(Transcribed page contents)

┄┄┄┄┄┄

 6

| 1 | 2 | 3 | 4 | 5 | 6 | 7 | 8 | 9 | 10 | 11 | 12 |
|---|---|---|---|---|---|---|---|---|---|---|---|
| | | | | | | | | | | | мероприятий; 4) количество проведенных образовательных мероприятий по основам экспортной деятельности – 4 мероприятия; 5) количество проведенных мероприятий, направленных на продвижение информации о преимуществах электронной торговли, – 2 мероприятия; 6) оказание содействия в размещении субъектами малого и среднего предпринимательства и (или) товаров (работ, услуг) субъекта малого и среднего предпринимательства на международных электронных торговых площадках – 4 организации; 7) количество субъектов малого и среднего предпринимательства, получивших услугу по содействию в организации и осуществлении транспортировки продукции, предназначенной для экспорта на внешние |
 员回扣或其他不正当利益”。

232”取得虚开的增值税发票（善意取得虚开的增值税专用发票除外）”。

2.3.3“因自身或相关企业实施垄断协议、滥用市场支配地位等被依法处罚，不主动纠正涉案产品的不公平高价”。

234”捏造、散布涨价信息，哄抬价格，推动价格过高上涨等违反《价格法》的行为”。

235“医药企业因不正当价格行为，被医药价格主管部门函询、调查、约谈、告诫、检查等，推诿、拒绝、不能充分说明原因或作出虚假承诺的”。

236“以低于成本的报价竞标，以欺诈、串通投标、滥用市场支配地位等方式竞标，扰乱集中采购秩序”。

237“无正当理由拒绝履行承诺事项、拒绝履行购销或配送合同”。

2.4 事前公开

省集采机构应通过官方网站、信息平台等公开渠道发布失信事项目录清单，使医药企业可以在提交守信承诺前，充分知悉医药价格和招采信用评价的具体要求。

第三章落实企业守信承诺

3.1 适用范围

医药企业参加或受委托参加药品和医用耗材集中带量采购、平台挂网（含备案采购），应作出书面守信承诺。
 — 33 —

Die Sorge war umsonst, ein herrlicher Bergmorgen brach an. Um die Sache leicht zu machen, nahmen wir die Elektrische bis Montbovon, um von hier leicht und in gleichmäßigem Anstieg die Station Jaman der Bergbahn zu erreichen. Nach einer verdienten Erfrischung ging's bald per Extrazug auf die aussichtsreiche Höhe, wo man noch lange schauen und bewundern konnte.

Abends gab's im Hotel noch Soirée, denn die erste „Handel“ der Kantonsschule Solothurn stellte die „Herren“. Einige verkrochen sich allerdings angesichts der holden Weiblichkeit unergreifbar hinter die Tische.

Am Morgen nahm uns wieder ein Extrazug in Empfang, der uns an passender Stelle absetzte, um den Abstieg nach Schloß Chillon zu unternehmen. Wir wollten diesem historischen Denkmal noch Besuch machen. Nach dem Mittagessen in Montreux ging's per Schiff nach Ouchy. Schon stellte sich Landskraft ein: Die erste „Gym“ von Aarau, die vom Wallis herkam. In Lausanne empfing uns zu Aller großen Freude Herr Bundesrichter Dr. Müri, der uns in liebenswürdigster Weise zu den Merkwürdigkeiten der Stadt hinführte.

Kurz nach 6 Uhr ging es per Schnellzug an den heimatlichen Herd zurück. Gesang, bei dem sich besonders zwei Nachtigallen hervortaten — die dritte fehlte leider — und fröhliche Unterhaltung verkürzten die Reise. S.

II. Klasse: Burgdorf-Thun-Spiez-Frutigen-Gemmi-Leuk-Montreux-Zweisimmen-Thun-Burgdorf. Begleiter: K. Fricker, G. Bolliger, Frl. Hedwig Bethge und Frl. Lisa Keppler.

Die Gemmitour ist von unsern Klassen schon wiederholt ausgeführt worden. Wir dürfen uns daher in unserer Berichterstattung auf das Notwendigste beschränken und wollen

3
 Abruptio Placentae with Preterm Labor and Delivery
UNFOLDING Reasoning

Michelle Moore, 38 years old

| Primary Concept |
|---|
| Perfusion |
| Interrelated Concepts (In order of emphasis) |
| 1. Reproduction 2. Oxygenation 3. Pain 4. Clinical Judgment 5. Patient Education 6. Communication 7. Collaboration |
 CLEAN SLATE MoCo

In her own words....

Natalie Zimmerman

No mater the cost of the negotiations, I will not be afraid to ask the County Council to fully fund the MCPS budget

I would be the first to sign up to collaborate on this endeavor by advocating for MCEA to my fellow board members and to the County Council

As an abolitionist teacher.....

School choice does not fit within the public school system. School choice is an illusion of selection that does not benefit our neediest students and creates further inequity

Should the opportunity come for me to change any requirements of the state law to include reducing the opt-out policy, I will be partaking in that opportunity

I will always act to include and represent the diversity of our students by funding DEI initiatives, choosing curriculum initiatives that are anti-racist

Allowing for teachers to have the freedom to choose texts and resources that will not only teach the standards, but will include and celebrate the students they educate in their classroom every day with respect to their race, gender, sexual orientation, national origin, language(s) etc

┄┄┄┄┄┄

**What to produce:** Using the data above, reproduce exactly the lines between those holding "7. Collaboration |" and "No mater the", inclusive, and no others.

**Task result:**
| 1. Reproduction 2. Oxygenation 3. Pain 4. Clinical Judgment 5. Patient Education 6. Communication 7. Collaboration |
 CLEAN SLATE MoCo

In her own words....

Natalie Zimmerman

No mater the cost of the negotiations, I will not be afraid to ask the County Council to fully fund the MCPS budget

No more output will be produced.